No segundo dia eu já não queria mais ficar em casa.  Primeiro porque me esqueci das dores horrendas que tirar dentes provoca, segundo porque não conseguia comer o que eu quisesse – que é uma das coisas legais ao se fazer em casa. Tipo ver filme do Woody Allen comendo pipoca. Pipoca sem 3 dentes? Jamé – e terceiro que os remédios começaram a agredir meu estômago e eu não dormi direito porque de 3 em 3 horas tinha ataque de queimação. Foram dias horrendos.

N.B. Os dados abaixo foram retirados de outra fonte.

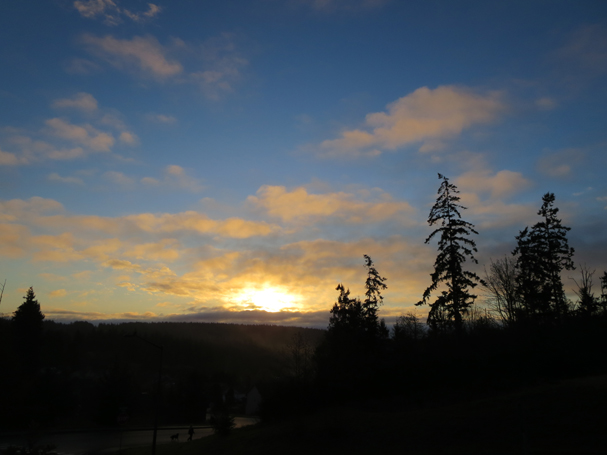 "Sunrise Austerbruin Park in Poulsbo"" by Emily Wilmot"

A culpa, porém, não foi apenas da dor, de não poder comer pipoca nem dormir direito, mas sim que eu tive dias completamente improdutivos. Dias em que ler não me deixava feliz, ver TV muito menos e dormir sem chance porque a ansiedade havia me pegado de jeito. Foi quando no quarto e último dia de atestado eu me peguei pensando naquilo que jamais pensei que pensaria: “não vejo a hora de ficar bem para poder voltar para o trabalho”. É. Virei desses adultos.

Deixe-me explicar o problema dessa frase: para mim existem dois tipos de pessoas: aquelas que durante as férias – se não forem viajar – conseguem ficar em casa de boa, lendo, bebendo vinho, comendo, dormindo de madrugada, indo à feira etc,  e tem  aquelas que ficam malucas em casa. Começam a criar tarefas desnecessárias apenas para sentir que estão fazendo alguma coisa. Eu nunca entendi essas pessoas, eu sempre (repito: sempre!) teria o que fazer de divertido em casa. Mas eis que me enganei.

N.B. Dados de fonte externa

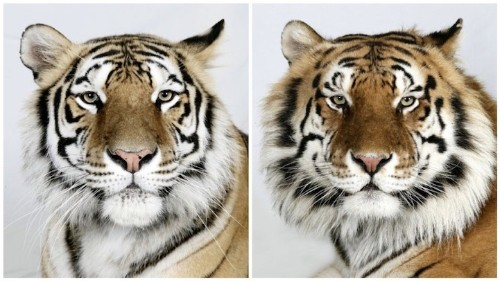Captivating Close-Up Portraits of Rare Bengal Tigers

Durante meus dias de repouso e cara inchada, não conseguia fazer as coisas que normalmente seriam suficientes para preencher minha cabeça, me divertir e distrair. Essas coisas passaram a não ser suficientes para tirar de foco os diabinhos trabalhando (para quem não entendeu: cabeça vazia, oficina do diabo. Logo imagino que nessa oficina tem vários diabinhos trabalhando. Então eu preciso fazer algo para que os diabinhos não trabalhem. Faz sentido, certo?). Ler não mandava os diabinhos descansar, dormir muito menos e os diabinhos não me deixavam em paz se eu não fizesse algo que não fosse produtivo. Coisas do tipo revisar meus textos, lavar a lousa, organizar minha pasta de fotos no computador.

Seria isso sinal de que a vida pessoal está tão merda que eu não vejo a hora de voltar para a profissional? Seria uma revelação e tanto. De qualquer maneira, tudo o que sei é que a partir de agora vou poder erguer o queixo como todo mundo e falar “Ai. Eu fico louca se ficar em casa”.  Ótimo.